[Zu bearbeitende Aufgaben]
1. Wiederhole aus dem Text über die Milchtankstelle wörtlich alles von „Die Idee zur“ bis hinunter zu „Fischer und lacht.“.
2. Erkläre anhand des Textes über die Milchtankstelle in ein bis drei Sätzen, warum Heidi Evers von der Milch begeistert ist.
3. Fasse den Absatz des Textes über die Milchtankstelle, der mit „Die Idee zur Milchtankstelle“ beginnt, als Stichpunktliste zusammen und behalte dabei die wichtigsten Fakten bei.

[Vorliegender Text]
------------
Brunsbek. Im Brunsbeker Ortsteil Langelohe steht seit Freitag ein Milchautomat. Rund um die Uhr können sich die Kunden hier selbst bedienen.

Sie steht noch nicht einmal eine Woche – und ist bereits ein voller Erfolg: Die Milchtankstelle im Brunsbeker Ortsteil Langelohe. Allein am gestrigen Mittwochvormittag gaben sich die Kunden quasi die Kanne in die Hand. „Es ist so schön einfach: Kanne drunter stellen, Knopf drücken, und schon plätschert die Milch aus dem Zapfhahn“, sagt Horst Evers aus dem Brunsbeker Ortsteil Papendorf. Er hat die Tankstelle erst einen Tag zuvor entdeckt. Jetzt hat er seine Frau Heidi mitgebracht. „Wir sind beide total begeistert“, sagt die 69-Jährige. „Die Milch schmeckt einfach viel besser als die aus dem Supermarkt. Und der Geschmack erinnert mich an meine Kindheit.“

Die Idee zur Milchtankstelle hatte Stephanie Fischer. Die 43-Jährige und ihr Mann Christian bewirtschaften den Bauernhof an der Hauptstraße 14 in Langelohe. „Ich hatte Anfang des Jahres zufällig von einer Milchtankstelle in Süddeutschland gehört. Und da sagte ich zu meinem Mann: ,So etwas brauchen wir auch!’“, sagt Fischer und lacht.
------------
[Datenblock]
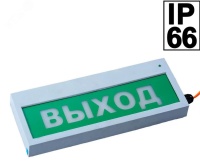 Табло световое Сфера уличное исполнение 12-24В АВТОМАТИКА ОТКЛЮЧЕНА,  белый текст, красный фон СМД СМД0000001303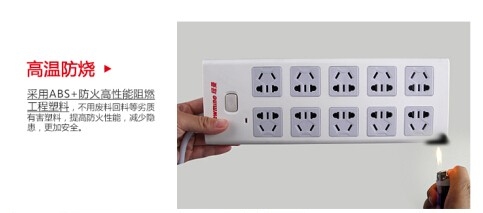 好插座选购技巧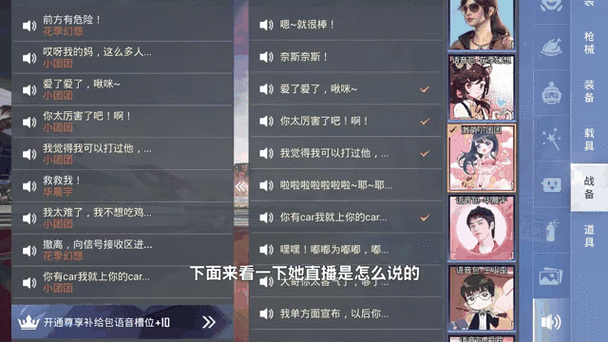 高德地图团团语音包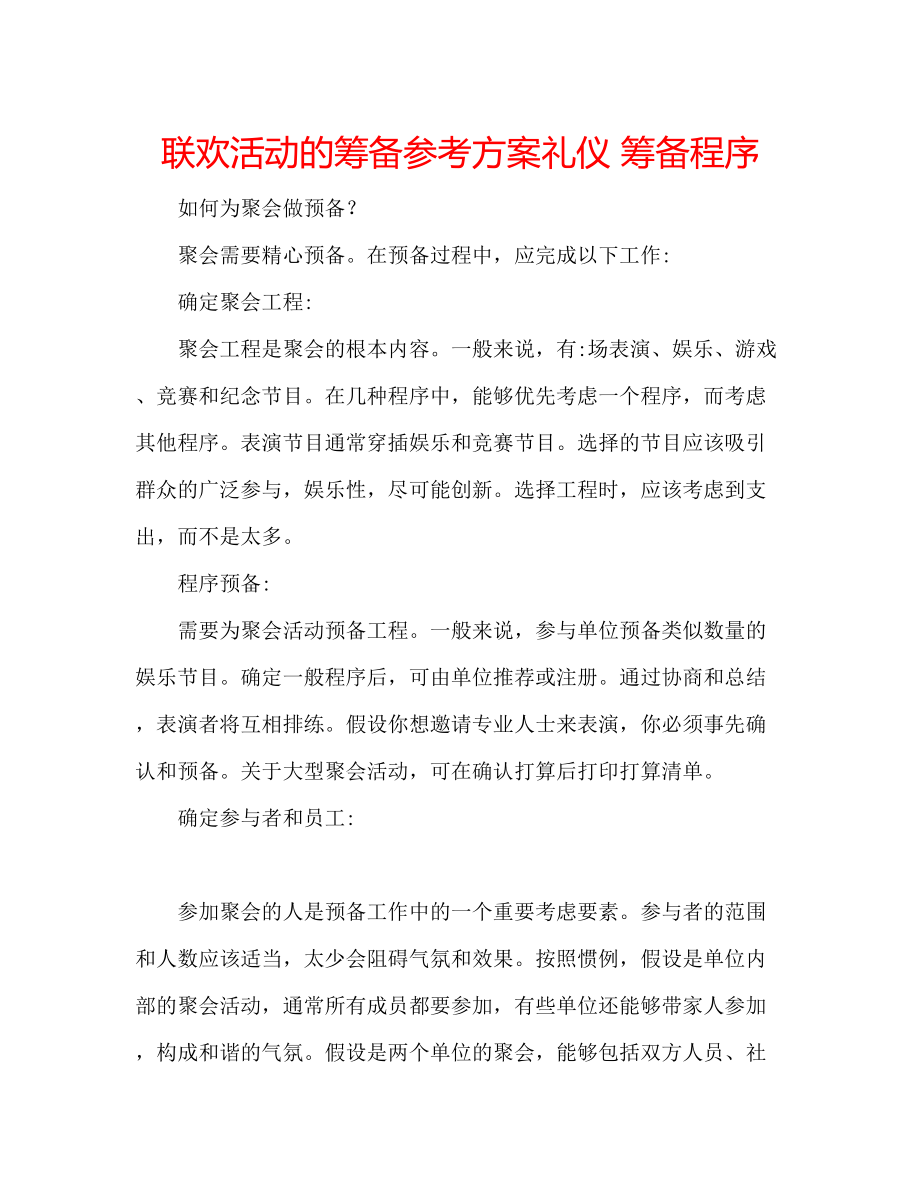 2023年联欢活动的筹备计划礼仪筹备程序.docx_第1页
------------
[Lösungen je Aufgabe]
1.
Die Idee zur Milchtankstelle hatte Stephanie Fischer. Die 43-Jährige und ihr Mann Christian bewirtschaften den Bauernhof an der Hauptstraße 14 in Langelohe. „Ich hatte Anfang des Jahres zufällig von einer Milchtankstelle in Süddeutschland gehört. Und da sagte ich zu meinem Mann: ,So etwas brauchen wir auch!’“, sagt Fischer und lacht.

2. Heidi Evers findet, dass die Milch viel besser schmeckt als die aus dem Supermarkt. Außerdem erinnert sie der Geschmack an ihre Kindheit.

3.
- Die Idee hatte Stephanie Fischer (43).
- Sie und ihr Mann Christian bewirtschaften den Bauernhof an der Hauptstraße 14 in Langelohe.
- Anfang des Jahres hörte sie zufällig von einer Milchtankstelle in Süddeutschland.
- Daraufhin sagte sie zu ihrem Mann, dass sie so etwas auch brauchen.